Another option (if your site isn't that big) is to manually verify each account/post...

As to human bots, try keywords (this is for comments of posts on a site).

For instance, if a post contains the word casino or maybe a link to another site, you could automatically hide the post untill it has been approved by someone (in essence a good filter).

The best way to go is to combine all these little methods.

P.s. I'm doing all this because I'm beefing up the security on my site before I upload it. I know that I don't have to try that hard, but I think of it as a challenge...

I wasn't sugggesting don't use a captcha. I was saying that you shouldn't have to spend 20 seconds trying to decipher one (they should be simple).I completely agree with this.


Also, audio captchas, what if they're deaf?Combine it with a visual one, of course.
recaptcha does this and it works pretty well.



Riptide, there are at least 3 ways:
1. Use a spam management system that tracks bad IPs, usernames and emails across websites. (A very interesting thing I've just noticed-- I'm currently an active user on two forums, this one and another, and I've found the same username posting spam on both sites within minutes recently, a few times.)
2. Attentive moderators.
3. Require approval before posting anything.

And ask keyboard says, you can use other kinds of protection like keyword filtering or blocking posts that have links in them.

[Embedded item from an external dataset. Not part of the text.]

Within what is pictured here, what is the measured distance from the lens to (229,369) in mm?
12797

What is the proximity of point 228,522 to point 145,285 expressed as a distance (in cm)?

Human backed bots cannot be stopped by captchas, though.

How about a Zen Kōan? Then only the enlightened could get in.

I like the one about the cats.

4471

How many cats are in the box?

Are any of them named Schrödinger?

How about a Zen Kōan? Then only the enlightened could get in.


It's a coding website :D



How many cats are in the box?
Are any of them named Schrödinger?


How are they physically supposed to answer those? :p

Serious answers please John :D

p.s I agree with the Zen Kōan idea! I've actually got some good ones around here somewhere...

I like the one about the cats.

4471

How many cats are in the box?

Are any of them named Schrödinger?
This made me smile. I guess you could ask a question about Schrödinger cat.

Is Schrödinger's cat alive?
Yes|No|Maybe|Neither

There goes a 3/4 quarters of your spam! :D

Depending on what type of people visit the site, you could use that to your advantage.

"Are Java and Javascript the same thing?"

"How many points do you need in [some online game] to become a super special [some position of magic user]?"

"Finish the phrase: Luke, I am your _____"


But of course that might make some people fail these things.

Note that the biggest risk is for those who don't speak (=read) English well. Then something like "what's 2 plus 2?" might be hard. It's important to think about that.
(Unless you want to translate everything...)

Hmmm, I definetely might make the questions basic coding related. Only coders will ever need to login/register...

the only limits to those kind of things however, are that some users may not speak english, which would kind of limit the audience a bit. although, you could always just have options for different languages.

With quiz kind of things, some people could just google the answers.

I agreee with keybord in that the numbers system works, but it needs to be easier to read.

Also, back to the original topic, Wolfram Alpha is a good, quick source of information, but not much more than that.